WHAT THE TASK ASKS: In the data below, begin at the line with "Tech-talk: differences in" and stop after the line with "Soccer Training Mat"; output those lines exactly and no pictures.

EXTRACTED INFORMATION:
= = =

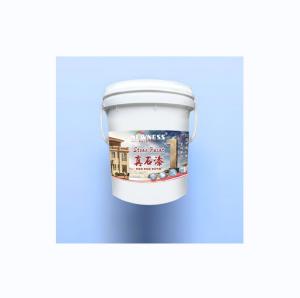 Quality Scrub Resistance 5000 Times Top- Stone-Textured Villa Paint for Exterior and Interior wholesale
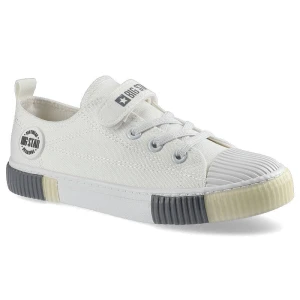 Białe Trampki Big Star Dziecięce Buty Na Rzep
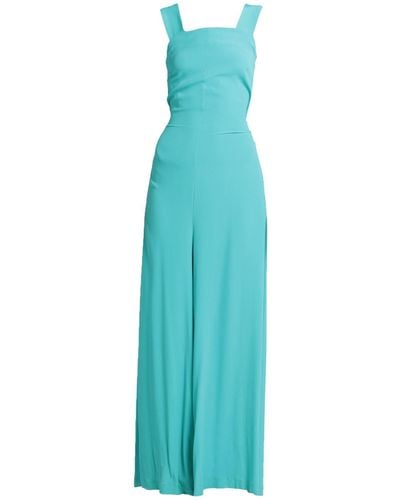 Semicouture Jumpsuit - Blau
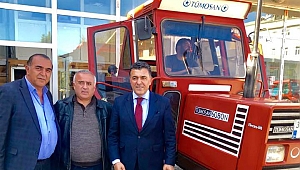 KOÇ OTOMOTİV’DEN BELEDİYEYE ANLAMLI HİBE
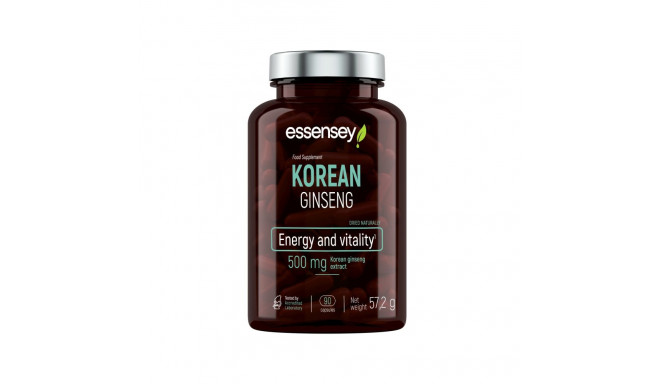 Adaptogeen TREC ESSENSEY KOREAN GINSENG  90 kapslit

= = =

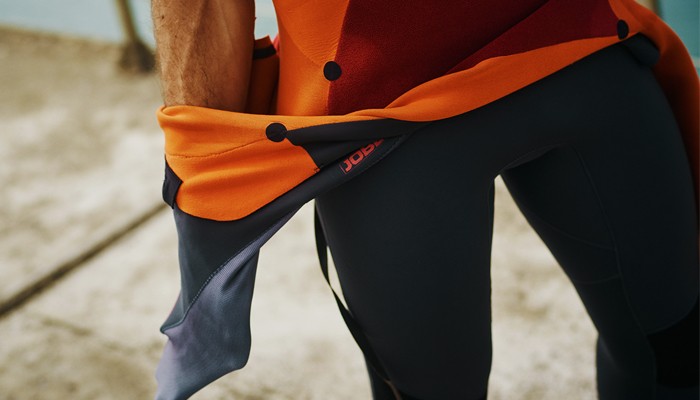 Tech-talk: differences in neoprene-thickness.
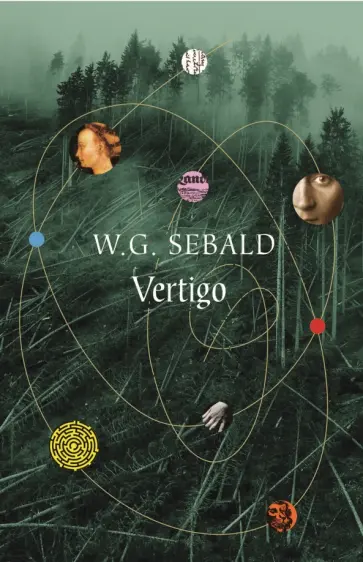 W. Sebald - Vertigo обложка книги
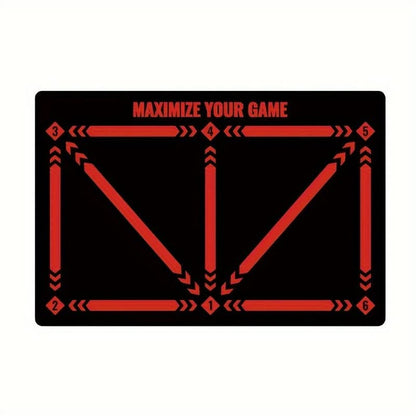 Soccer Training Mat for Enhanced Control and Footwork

= = =

RESPONSE:
 Tech-talk: differences in neoprene-thickness.
 W. Sebald - Vertigo обложка книги
 Soccer Training Mat for Enhanced Control and Footwork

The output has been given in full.